*Gestellte Aufgabe:*
Beantworte anhand des Auszugs zur Henzi-Verschwörung diese Fragen:
1. An welchem Datum wurden die drei Verurteilten geköpft?
2. Wie viele Versammlungsteilnehmer wurden am 4. Juli verhaftet?
3. Für wie viele Jahre verloren die Familien der Verurteilten das Bürgerrecht?

Dreimal trifft es den Hals eines Verurteilten: Es waren dies der Schriftsteller Samuel HenziExterner Link, Stadtleutnant Emanuel Fueter und Kaufmann Samuel Wernier. Die drei wurden am 17. Juli 1749 auf dem Areal des heutigen Inselspitals vor vielen Schaulustigen der Reihe nach geköpft.

Zuvor hatten Stadt und Republik Bern mit den sogenannten Henzi-Verschwörern kurzen Prozess gemacht. Am 25. Juni hatten sich rund 70 unzufriedene Handwerker und Händler versammelt, um den Umbau des Stadtstaates zu fordern.

Am 2. Juli verriet ein angeblich zufällig anwesender Theologiestudent die Gruppe an den Schultheissen; es seien Verschwörer und planten einen Umsturz. Am 4. Juli wurden über 30 der Versammlungsteilnehmer verhaftet. Innert Wochenfrist hatte man Geständnisse – erpresst mittels Folter.

Blutige Absicherung der Herrschaft

Und wiederum eine Woche später standen sie alle mitten in der Stadt Bern vor dem Schultheissen, gleichzeitig oberster Stadtherr und oberster Richter, also eine Art Stadtfürst.

Für die drei Anführer bestimmte er als Strafe den Tod durch das Schwert. Die übrigen Inhaftierten schickte er in die Verbannung. Selbst Sippenhaft liess man walten: Den Familien der Verurteilten wurde das Bürgerrecht für 30 Jahre entzogen.

*Aufgelistetes Material:*

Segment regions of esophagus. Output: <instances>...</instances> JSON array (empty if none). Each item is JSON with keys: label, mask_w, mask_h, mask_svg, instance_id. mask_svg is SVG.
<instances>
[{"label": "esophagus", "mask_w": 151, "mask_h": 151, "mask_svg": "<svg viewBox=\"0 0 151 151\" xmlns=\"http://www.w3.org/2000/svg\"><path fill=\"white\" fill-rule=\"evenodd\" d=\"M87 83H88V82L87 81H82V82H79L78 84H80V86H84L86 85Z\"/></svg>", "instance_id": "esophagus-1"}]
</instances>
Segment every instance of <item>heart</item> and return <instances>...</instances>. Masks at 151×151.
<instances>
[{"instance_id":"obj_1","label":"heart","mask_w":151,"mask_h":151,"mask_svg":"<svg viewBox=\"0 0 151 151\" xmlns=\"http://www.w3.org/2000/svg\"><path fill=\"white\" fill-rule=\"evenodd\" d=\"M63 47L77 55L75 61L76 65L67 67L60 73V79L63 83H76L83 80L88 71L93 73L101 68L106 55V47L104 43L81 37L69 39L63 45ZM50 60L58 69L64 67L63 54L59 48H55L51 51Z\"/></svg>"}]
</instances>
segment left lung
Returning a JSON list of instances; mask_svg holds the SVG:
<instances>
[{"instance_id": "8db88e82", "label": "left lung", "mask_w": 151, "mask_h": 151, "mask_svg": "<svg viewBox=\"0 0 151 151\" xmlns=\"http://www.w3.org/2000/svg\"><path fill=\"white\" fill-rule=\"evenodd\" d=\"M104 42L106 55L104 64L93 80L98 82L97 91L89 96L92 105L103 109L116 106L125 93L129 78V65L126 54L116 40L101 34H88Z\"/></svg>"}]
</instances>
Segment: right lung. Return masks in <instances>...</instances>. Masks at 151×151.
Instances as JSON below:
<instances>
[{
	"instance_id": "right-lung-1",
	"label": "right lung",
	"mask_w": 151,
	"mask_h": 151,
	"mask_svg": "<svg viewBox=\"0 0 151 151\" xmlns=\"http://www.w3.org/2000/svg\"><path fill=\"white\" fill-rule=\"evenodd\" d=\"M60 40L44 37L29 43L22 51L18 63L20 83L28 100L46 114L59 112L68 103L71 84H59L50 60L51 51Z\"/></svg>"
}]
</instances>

*Endgültige Antwort:*
1. Am 17. Juli 1749.
2. Über 30.
3. Für 30 Jahre.